◆ Request 1
In the Swan Lake review, whose new designs does the writer call brilliant?

◆ Reading passage
+++
The curtain fell for the last time at about 22:35 yesterday and it is now 03:22 on Wednesday. Since then I have travelled 180 miles by rail and another 32 by road. I have read the programme from cover to cover.  Yet I cannot sleep because I am still excited about Liam Scarlett's new production of Swan Lake.

There are hardly any gimmicks in this production.  There are no new characters.  The story is unchanged:
"Prince Siegfried chances upon a flock of swans while out hunting. When one of the swans turns into a beautiful woman, Odette, he is enraptured. But she is under a spell that holds her captive, allowing her to regain her human form only at night.
The evil spirit Von Rothbart, arbiter of Odette’s curse, disguises his daughter Odile as Odette to trick Siegfried into breaking his vow of love. Fooled, Siegfried declares his love for Odile, and so dooms Odette to suffer under the curse forever (see the Royal Opera House's website).
Yet there was still innovation (see How choreographer Liam Scarlett is reimagining Swan Lake on the Royal Opera House's site).

There are, of course, John Macfarlane's brilliant new designs which I shall discuss later. For me the most striking innovation was the elevation of Baron von Rothbart from scary cape waving sorcerer on a rock to a an even more menacing scheming court insider reminding me just a little bit of President Putin.  Although he appears in the prologue the baron's first intervention in the story is as the queen's adviser.  It is obvious that he exerts considerable influence over her.  The idea that the prince should marry may even have been his idea.  He throws his weight around when he is alone with the prince. He reminds Siegfried of his mother's command to choose a bride. When Siegfried is about to leave the stage with his crossbow, von Rothbart gestures to him to put it down.  This enhanced role for the baron affects the dynamic of the story and in my view makes it much more realistic.  Particularly the third act when von Rothbart promotes his daughter as a possible royal bride.
+++
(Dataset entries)
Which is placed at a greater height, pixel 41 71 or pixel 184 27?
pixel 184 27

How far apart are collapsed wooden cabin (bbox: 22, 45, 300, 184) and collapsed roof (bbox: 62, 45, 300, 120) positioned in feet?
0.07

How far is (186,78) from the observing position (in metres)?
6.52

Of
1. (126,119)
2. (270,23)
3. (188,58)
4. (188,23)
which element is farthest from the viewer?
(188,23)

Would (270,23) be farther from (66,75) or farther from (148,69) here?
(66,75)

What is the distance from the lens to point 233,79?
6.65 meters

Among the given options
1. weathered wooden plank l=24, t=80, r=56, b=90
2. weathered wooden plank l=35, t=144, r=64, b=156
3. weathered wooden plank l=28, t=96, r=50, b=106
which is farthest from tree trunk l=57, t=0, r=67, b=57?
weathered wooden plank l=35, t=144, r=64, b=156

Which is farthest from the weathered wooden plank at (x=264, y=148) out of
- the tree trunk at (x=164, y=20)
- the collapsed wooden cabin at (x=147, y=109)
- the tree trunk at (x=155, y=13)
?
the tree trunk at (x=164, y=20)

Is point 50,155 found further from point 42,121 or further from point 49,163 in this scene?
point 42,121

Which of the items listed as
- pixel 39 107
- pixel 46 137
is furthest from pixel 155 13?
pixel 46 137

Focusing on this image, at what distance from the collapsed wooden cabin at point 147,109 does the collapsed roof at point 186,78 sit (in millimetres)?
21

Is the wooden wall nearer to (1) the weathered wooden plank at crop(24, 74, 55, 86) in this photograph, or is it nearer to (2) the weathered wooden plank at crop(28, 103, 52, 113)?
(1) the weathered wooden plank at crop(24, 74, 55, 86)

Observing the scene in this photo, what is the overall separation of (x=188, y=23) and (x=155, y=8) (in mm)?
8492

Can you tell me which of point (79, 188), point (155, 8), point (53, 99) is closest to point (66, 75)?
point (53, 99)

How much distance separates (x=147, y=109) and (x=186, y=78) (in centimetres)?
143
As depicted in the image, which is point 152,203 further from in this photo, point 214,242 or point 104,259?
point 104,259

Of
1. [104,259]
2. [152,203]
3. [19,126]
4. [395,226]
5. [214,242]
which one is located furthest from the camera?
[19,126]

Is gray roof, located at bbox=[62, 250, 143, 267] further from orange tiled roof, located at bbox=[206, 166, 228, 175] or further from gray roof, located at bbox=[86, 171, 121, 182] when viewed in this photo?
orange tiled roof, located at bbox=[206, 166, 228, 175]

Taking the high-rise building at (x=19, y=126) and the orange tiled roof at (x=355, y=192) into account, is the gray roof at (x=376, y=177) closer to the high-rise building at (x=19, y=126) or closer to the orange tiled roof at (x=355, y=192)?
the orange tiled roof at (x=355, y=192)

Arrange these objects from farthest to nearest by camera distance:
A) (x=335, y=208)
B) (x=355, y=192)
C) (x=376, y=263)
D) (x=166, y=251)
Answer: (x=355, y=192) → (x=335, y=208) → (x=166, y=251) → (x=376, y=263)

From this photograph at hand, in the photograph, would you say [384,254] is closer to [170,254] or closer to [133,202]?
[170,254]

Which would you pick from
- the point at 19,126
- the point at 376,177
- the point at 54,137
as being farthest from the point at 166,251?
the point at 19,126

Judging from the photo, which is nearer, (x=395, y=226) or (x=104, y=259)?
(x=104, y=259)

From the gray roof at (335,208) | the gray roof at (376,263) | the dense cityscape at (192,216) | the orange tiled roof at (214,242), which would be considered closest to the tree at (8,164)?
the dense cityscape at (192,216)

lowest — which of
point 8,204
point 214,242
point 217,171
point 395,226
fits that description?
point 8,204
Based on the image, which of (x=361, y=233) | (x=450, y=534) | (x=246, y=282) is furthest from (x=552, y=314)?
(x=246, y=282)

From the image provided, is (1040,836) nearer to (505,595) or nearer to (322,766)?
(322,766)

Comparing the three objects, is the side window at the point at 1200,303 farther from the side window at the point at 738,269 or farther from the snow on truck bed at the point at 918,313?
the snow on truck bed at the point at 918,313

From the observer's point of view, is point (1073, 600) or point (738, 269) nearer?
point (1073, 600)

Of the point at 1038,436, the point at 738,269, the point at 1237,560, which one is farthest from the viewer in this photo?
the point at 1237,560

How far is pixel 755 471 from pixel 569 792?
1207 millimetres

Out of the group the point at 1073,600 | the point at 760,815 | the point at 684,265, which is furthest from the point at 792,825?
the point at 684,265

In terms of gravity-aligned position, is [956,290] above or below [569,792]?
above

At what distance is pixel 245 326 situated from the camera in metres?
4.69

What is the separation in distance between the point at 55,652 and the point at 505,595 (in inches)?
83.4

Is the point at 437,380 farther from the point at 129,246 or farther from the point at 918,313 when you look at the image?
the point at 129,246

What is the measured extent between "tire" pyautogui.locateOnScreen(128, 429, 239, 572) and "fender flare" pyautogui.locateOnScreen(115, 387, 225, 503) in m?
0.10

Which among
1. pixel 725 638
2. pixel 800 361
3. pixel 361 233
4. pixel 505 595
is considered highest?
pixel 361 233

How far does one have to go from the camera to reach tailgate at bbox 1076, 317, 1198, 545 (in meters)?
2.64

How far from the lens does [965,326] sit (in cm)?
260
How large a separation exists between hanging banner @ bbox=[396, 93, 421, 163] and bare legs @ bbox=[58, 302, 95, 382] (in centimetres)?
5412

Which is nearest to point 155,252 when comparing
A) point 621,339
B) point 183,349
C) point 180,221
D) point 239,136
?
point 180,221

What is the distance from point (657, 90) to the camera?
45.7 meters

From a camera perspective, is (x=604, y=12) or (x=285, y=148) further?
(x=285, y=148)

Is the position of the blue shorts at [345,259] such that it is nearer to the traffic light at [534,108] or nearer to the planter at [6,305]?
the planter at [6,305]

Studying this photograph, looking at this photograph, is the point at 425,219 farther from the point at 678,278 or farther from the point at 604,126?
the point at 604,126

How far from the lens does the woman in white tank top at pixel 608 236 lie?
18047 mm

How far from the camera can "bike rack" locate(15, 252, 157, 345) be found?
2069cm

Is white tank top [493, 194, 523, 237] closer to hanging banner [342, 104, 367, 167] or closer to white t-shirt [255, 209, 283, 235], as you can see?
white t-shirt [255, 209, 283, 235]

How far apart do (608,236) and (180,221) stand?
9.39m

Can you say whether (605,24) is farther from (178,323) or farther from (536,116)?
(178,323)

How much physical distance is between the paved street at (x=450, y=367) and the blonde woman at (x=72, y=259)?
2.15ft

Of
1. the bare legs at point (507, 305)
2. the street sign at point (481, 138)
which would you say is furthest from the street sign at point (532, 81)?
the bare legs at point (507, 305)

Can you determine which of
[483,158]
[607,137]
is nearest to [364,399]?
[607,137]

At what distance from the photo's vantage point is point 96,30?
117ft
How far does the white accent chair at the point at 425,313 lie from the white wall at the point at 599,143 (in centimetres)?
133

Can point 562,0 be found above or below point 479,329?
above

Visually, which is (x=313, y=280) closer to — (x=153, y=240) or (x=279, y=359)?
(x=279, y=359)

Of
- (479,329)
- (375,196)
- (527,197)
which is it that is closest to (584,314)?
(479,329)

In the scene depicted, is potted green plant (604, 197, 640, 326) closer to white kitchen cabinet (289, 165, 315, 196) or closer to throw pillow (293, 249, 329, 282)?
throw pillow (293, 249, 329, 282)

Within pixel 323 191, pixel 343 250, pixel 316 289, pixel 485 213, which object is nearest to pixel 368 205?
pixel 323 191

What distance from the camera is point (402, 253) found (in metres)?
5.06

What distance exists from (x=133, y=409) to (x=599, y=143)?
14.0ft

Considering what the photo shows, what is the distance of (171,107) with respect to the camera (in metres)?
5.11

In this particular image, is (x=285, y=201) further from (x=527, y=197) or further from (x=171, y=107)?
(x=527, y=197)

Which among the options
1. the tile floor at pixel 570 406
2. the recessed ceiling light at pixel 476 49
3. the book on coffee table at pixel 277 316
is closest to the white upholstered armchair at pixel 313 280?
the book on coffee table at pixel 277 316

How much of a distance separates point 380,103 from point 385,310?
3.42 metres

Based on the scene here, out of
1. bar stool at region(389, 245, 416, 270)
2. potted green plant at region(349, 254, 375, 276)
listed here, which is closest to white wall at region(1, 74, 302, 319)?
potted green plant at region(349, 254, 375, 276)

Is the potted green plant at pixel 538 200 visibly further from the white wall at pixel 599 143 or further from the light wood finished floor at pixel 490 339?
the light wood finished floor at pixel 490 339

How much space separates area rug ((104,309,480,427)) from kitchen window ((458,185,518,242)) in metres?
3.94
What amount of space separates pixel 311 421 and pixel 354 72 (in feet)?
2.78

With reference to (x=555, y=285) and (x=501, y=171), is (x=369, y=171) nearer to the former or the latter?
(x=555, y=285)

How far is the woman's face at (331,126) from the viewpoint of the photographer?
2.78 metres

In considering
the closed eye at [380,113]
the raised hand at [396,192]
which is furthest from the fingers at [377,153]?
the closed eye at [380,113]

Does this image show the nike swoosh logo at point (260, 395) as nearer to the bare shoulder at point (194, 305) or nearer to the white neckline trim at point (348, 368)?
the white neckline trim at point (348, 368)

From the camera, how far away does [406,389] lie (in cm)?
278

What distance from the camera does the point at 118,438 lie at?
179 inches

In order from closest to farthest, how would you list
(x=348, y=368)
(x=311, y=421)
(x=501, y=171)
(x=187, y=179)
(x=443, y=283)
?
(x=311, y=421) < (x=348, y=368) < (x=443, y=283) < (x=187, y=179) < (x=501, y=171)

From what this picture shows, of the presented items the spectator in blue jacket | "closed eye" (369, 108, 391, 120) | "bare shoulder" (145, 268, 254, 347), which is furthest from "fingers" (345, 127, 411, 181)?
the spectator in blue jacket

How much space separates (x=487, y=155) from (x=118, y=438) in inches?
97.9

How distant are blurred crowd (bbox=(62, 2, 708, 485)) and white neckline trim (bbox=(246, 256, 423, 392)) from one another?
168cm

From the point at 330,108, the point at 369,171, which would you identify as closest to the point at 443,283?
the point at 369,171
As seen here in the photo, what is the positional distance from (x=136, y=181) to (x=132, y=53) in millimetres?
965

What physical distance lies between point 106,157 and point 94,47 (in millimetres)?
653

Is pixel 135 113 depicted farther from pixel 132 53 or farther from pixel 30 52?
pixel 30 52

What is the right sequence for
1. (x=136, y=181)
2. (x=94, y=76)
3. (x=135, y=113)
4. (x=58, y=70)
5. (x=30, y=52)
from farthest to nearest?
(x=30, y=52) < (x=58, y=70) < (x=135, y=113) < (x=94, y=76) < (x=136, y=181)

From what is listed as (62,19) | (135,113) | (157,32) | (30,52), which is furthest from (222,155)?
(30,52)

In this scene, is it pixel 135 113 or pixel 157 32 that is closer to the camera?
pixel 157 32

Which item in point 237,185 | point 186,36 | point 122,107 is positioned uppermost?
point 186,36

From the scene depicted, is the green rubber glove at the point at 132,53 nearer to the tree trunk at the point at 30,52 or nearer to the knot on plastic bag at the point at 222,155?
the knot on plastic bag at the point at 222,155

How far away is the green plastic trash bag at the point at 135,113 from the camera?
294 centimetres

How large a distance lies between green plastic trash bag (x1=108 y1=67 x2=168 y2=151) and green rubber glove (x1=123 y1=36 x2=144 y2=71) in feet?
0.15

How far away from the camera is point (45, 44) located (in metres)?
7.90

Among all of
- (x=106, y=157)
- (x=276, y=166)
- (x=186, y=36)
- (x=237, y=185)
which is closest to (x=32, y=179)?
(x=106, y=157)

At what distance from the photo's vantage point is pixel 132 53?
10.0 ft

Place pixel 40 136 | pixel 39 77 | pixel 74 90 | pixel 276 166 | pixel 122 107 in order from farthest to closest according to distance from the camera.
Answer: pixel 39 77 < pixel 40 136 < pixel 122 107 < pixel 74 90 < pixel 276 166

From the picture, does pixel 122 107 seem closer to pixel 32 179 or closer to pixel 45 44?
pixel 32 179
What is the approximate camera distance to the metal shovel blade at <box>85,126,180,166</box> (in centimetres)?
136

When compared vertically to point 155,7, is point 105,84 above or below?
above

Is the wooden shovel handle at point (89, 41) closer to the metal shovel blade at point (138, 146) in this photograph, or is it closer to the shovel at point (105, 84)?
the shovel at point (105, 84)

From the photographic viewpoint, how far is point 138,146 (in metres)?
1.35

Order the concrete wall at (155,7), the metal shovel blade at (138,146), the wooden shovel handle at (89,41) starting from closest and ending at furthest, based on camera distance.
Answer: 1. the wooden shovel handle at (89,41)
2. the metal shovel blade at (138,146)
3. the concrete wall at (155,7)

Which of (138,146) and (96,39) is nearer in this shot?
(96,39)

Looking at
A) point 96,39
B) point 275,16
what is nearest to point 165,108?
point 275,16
+++
◆ Request 2
Copy the dataset entries again, requests included, starting with the first line of the entries and going on through the line with "6.65 meters". Shift every number in the answers down by 6, whether it is a pixel coordinate or a distance.

◆ Task output 1
John Macfarlane's

◆ Task output 2
Which is placed at a greater height, pixel 41 71 or pixel 184 27?
pixel 178 21

How far apart are collapsed wooden cabin (bbox: 22, 45, 300, 184) and collapsed roof (bbox: 62, 45, 300, 120) positioned in feet?
-5.93

How far is (186,78) from the observing position (in metres)?
0.52

Of
1. (126,119)
2. (270,23)
3. (188,58)
4. (188,23)
which element is farthest from the viewer?
(182,17)

Would (270,23) be farther from (66,75) or farther from (148,69) here?
(60,69)

What is the distance from the lens to point 233,79?
0.65 meters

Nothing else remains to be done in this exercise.